(Items listed in a dataset)
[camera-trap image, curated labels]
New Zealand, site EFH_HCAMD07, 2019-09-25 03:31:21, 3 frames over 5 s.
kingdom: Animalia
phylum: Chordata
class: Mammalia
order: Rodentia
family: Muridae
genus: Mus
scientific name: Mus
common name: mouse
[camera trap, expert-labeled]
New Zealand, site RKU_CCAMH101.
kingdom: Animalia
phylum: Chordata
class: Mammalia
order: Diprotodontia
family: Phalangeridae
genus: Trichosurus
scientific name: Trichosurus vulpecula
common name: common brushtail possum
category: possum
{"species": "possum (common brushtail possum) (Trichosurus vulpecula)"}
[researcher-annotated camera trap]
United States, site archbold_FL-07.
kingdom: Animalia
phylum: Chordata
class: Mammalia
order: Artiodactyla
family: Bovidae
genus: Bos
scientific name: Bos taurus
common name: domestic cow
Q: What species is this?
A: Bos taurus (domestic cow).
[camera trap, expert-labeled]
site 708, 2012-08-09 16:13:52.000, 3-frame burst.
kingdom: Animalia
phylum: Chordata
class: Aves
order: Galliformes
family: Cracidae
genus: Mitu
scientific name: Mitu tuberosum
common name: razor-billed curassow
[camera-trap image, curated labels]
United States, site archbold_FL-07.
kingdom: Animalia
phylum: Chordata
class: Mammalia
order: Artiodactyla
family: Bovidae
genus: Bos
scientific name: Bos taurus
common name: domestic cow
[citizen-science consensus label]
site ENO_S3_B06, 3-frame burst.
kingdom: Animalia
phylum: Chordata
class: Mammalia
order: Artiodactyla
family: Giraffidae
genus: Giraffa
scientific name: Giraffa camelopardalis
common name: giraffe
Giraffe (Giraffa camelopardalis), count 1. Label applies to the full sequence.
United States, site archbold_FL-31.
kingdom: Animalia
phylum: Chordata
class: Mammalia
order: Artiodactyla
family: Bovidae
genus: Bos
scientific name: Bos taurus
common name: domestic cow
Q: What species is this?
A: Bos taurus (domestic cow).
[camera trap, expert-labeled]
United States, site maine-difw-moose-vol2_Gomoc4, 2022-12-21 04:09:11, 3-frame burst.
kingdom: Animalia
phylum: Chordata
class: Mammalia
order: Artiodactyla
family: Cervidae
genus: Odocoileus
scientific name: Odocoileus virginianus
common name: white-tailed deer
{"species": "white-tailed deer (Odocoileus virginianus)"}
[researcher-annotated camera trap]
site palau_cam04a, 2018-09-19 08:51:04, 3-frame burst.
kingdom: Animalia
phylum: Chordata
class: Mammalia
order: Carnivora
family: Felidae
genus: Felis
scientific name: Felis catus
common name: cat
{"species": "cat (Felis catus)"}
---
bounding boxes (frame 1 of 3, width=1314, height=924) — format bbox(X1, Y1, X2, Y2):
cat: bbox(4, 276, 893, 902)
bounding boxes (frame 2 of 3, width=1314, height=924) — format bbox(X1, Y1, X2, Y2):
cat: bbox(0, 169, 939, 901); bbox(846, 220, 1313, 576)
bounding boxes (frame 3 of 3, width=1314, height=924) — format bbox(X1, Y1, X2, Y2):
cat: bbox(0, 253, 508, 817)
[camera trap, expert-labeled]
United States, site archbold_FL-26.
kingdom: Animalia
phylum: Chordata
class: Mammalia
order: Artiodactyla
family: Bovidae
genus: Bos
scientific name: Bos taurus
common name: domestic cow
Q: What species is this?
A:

▶ [Task to complete]
Output the lines of the records above exactly as they appear, from the line containing "family: Giraffidae" through the line containing "common name: cat".

▶ [Answer below]
family: Giraffidae
genus: Giraffa
scientific name: Giraffa camelopardalis
common name: giraffe
Giraffe (Giraffa camelopardalis), count 1. Label applies to the full sequence.
United States, site archbold_FL-31.
kingdom: Animalia
phylum: Chordata
class: Mammalia
order: Artiodactyla
family: Bovidae
genus: Bos
scientific name: Bos taurus
common name: domestic cow
Q: What species is this?
A: Bos taurus (domestic cow).
[camera trap, expert-labeled]
United States, site maine-difw-moose-vol2_Gomoc4, 2022-12-21 04:09:11, 3-frame burst.
kingdom: Animalia
phylum: Chordata
class: Mammalia
order: Artiodactyla
family: Cervidae
genus: Odocoileus
scientific name: Odocoileus virginianus
common name: white-tailed deer
{"species": "white-tailed deer (Odocoileus virginianus)"}
[researcher-annotated camera trap]
site palau_cam04a, 2018-09-19 08:51:04, 3-frame burst.
kingdom: Animalia
phylum: Chordata
class: Mammalia
order: Carnivora
family: Felidae
genus: Felis
scientific name: Felis catus
common name: cat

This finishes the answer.